11.3 - Using Minitab

11.3 - Using Minitab

Just as is the case for asking Minitab to calculate pooled t-intervals and Welch's t-intervals for \(\mu_1-\mu_2\), the commands necessary for asking Minitab to perform a two-sample t-test or a Welch's t-test depend on whether the data are entered in two columns, or the data are entered in one column with a grouping variable in a second column.

Let's recall the spider and prey example, in which the feeding habits of two species of net-casting spiders were studied. The species, the deinopis, and menneus coexist in eastern Australia. The following data were obtained on the size, in millimeters, of the prey of random samples of the two species:

Size of Random Pray Samples of the Deinopis Spider in Millimeters
sample 1 sample 2 sample 3 sample 4 sample 5 sample 6 sample 7 sample 8 sample 9 sample 10
12.9 10.2 7.4 7.0 10.5 11.9 7.1 9.9 14.4 11.3
Size of Random Pray Samples of the Menneus Spider in Millimeters
sample 1 sample 2 sample 3 sample 4 sample 5 sample 6 sample 7 sample 8 sample 9 sample 10
10.2 6.9 10.9 11.0 10.1 5.3 7.5 10.3 9.2 8.8

Let's use the data and Minitab to test whether the mean prey size of the populations of the two types of spiders differs.

When the Data are Entered in Two Columns

  1. Enter the data in two columns, such as:

    minitab worksheet 1 window

  2. Under the Stat menu, select Basic Statistics, and then select 2-Sample t...:

    minitab window showing STAT tab open to select Basic Statistics and then the 2-sample t option

  3. In the pop-up window that appears, select Samples in different columns. Specify the name of the First variable, and specify the name of the Second variable.
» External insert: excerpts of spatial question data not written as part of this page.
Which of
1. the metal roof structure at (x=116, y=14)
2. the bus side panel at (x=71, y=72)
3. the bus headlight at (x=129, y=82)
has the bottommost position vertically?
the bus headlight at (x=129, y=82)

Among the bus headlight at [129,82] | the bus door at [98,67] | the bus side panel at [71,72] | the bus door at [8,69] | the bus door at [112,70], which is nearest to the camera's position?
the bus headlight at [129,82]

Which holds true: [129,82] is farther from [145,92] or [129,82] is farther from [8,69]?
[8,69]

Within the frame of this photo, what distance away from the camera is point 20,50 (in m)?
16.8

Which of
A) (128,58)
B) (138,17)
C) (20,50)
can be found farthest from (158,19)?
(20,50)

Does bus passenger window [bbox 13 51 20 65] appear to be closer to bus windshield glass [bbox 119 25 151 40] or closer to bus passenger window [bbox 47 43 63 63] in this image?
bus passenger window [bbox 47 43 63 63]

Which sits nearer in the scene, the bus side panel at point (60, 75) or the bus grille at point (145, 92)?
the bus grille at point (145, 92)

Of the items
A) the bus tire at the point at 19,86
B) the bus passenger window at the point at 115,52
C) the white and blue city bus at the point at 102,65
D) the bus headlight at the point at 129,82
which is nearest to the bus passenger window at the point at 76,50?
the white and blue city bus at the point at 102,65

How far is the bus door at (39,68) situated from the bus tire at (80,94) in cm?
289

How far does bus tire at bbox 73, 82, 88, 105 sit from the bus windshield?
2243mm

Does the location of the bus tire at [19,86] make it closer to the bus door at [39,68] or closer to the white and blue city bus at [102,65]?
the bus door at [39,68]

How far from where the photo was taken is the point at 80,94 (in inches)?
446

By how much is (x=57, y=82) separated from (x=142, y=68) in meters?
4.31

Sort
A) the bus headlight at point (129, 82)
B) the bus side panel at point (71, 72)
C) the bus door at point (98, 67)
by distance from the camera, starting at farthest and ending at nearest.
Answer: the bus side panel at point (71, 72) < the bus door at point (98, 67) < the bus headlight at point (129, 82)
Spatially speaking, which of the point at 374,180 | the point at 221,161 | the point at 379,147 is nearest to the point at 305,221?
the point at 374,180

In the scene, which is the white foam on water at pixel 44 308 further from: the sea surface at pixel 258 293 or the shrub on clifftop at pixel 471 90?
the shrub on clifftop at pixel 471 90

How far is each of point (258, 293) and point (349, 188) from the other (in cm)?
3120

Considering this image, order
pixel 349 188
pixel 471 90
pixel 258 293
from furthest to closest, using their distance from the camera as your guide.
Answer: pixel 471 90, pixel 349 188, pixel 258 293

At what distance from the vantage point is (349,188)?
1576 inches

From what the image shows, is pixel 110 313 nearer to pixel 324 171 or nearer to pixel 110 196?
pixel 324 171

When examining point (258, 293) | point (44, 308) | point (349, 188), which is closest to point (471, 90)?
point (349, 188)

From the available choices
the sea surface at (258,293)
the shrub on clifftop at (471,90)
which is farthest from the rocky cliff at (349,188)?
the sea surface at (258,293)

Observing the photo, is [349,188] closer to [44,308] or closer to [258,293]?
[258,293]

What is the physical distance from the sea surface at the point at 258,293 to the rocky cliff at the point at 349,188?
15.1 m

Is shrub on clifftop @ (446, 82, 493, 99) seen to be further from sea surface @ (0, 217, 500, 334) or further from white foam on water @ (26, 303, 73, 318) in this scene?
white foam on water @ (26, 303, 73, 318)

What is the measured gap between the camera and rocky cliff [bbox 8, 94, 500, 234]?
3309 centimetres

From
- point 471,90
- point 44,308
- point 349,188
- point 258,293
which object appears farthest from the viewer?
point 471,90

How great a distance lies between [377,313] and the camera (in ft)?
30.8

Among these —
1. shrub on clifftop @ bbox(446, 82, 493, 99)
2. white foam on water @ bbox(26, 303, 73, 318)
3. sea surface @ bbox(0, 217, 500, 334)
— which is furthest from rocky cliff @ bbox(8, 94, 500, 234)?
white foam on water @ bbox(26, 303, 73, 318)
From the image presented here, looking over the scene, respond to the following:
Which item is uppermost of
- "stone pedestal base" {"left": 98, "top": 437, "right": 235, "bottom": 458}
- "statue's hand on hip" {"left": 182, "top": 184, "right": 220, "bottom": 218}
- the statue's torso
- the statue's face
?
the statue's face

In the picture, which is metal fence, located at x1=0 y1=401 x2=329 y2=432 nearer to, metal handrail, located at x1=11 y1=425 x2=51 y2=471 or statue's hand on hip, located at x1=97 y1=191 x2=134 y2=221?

For the two-sample (pooled) t-test, click on the box labeled Assume equal variances. (For Welch's t-test, leave the box labeled Assume equal variances unchecked.):

    minitab 2 Sample T (Test and Options Window with 'Assume equal variances'option selected)

  4. Click on the button labeled Options... In the pop-up window that appears, for the box labeled Alternative, select either less than, greater than, or not equal depending on the direction of the alternative hypothesis:

    minitab 2-sample T- options window

    Then, click OK to return to the main pop-up window.

  5. Then, upon clicking OK on the main pop-up window, the output should appear in the Session window:

    Two-Sample T:   For Deinopis vs Menneus
    Variable N Mean StDev SE Mean
    Deinopis 10 10.26 2.51 0.79
    Menneus 10 9.02 1.90 0.60

    Difference = mu (Deinopis) - mu (Menneus)
    Estimate for difference:  1.240
    95% CI for difference: (-0.852, 3.332)
    T-Test of difference = 0 (vs not =):  T-Value = 1.25   P-Value = 0.229    DF = 18
    Both use Pooled StDev = 2.2266

When the Data are Entered in One Column, and a Grouping Variable in a Second Column

  1. Enter the data in one column (called Prey, say), and the grouping variable in a second column (called Group, say, with 1 denoting a deinopis spider and 2 denoting a menneus spider), such as:

    minitab group and prey worksheet columns

  2. Under the Stat menu, select Basic Statistics, and then select 2-Sample t...:

    minitab window showing the STAT menu open with Basic Statistics selected and 2-Sample T selected

  3. In the pop-up window that appears, select Samples in one column. Specify the name of the Samples variable (Prey, for us) and specify the name of the Subscripts (grouping) variable (Group, for us). For the two-sample (pooled) t-test, click on the box labeled Assume equal variances. (For Welch's t-test, leave the box labeled Assume equal variances unchecked.):

    2 Sample T (Test and Confidence Intervals) window with the Samples in One Column option and 'Assume equal variances' selected

  4. Click on the button labeled Options... In the pop-up window that appears, for the box labeled Alternative, select either less than, greater than, or not equal depending on the direction of the alternative hypothesis:

    Minitab 2 Sample T Options Window

    Then, click OK to return to the main pop-up window.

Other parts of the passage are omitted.